____ Dataset
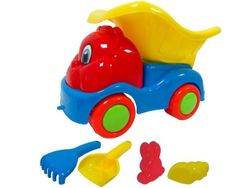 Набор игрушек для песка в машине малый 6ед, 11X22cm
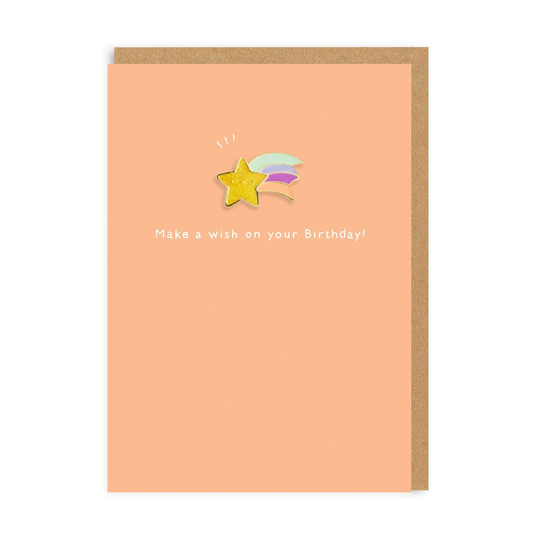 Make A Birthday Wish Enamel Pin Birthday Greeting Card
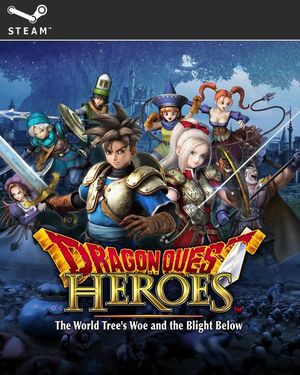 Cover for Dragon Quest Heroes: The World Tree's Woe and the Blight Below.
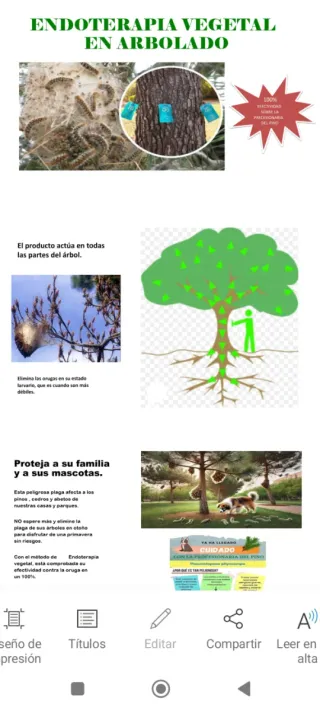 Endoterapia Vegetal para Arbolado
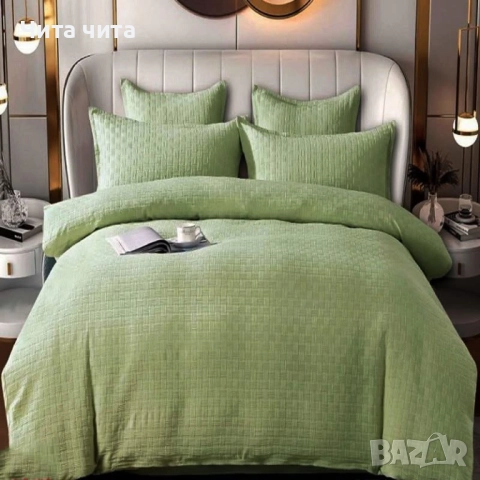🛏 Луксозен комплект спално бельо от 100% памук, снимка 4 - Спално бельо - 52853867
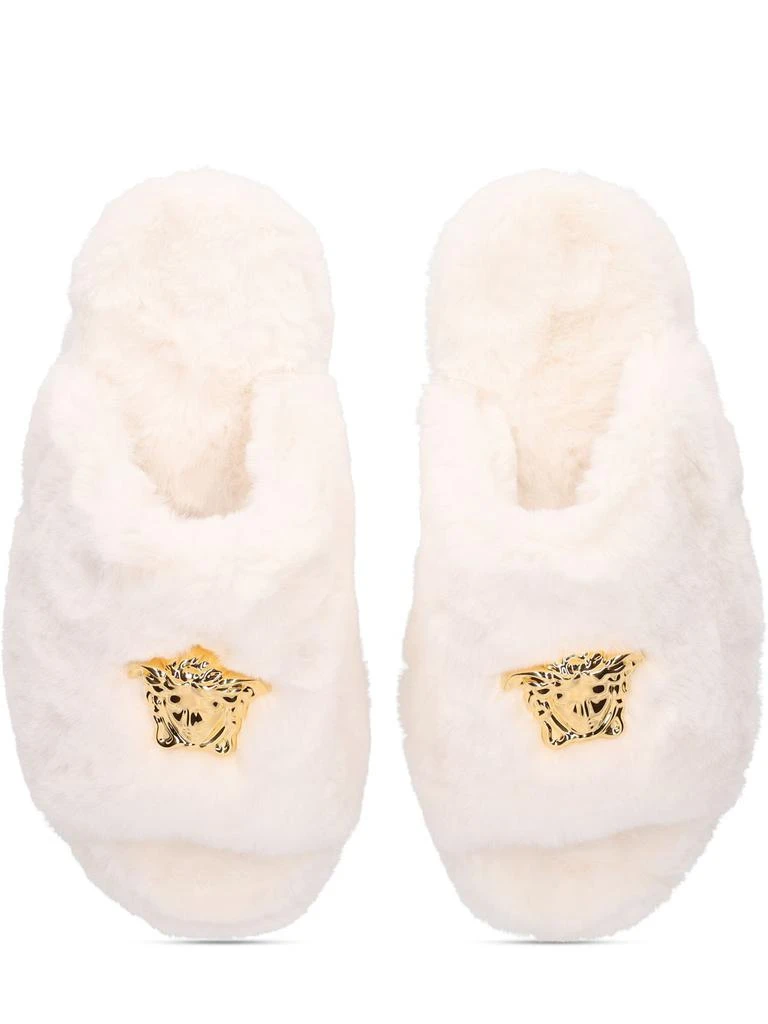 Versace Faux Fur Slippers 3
________
Task requirements ->
Pictures stay out of this copy. Retype exactly the lines from the one with "Endoterapia Vegetal para Arbolado" through the last line of the data, both ends included, and nothing more.

Exercise result ->
 Endoterapia Vegetal para Arbolado
🛏 Луксозен комплект спално бельо от 100% памук, снимка 4 - Спално бельо - 52853867
 Versace Faux Fur Slippers 3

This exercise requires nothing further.